PHL232H1 Lecture Notes - Lecture 3: Regress Argument, Foundationalism, Consistency
Monday, September 19, 2016
1
PHL232 Lecture 3
Quiz
- Epistemic Foundationalist view for Epistemic justification—the regress argument.
• How do the premises generate the conclusion according to which there is no
knowledge?
- The foundationalist wants to reject his conclusion by showing that one of the
central premises is false.
• Premise 1: Assertion of the Tripartite Analysis of Knowledge.
- What is the Tripartite Analysis is: A view about what knowledge is.
• This says that knowledge is when you have a justified true belief about in
a proposition.

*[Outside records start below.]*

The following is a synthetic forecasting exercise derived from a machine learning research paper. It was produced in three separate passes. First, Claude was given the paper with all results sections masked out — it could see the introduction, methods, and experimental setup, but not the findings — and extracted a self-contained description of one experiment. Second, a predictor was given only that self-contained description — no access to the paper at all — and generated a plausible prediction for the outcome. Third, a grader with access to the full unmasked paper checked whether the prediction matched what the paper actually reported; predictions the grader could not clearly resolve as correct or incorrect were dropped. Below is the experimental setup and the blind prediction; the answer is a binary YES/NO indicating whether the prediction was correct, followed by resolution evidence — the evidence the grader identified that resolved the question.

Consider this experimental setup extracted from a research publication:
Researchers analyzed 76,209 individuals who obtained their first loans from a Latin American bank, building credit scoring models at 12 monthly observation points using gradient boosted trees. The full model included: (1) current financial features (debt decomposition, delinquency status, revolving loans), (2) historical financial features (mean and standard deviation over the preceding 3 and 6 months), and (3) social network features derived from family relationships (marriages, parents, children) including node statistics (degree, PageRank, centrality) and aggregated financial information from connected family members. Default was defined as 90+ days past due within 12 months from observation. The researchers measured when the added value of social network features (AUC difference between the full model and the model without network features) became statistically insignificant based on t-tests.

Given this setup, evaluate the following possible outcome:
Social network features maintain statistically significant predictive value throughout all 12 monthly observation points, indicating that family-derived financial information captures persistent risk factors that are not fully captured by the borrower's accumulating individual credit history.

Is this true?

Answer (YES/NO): NO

Knowledge is justified true belief (JTB analysis)
• Premise 2: All justification is inferentialist.
- What does this mean?
• If all justification were inferentialist then if someone was justified in
believing something, that must be because that subject is in possession of
a valid argument for that conclusion.
• Premise 3: Justification is linear
- If you are justified in believing something because it is justified, it must mean
that you are antecedently justified in believing those premises.
- Premises 2 and 3 generate a regress: If I am justified in believing something, I must
be in possession of a valid argument from some series of premises—that justify my
belief. The problem is where to antecedently justify my premises.
• What if there is no justified true belief? Then there must be no knowledge. This is
the Epistemic Regress Argument.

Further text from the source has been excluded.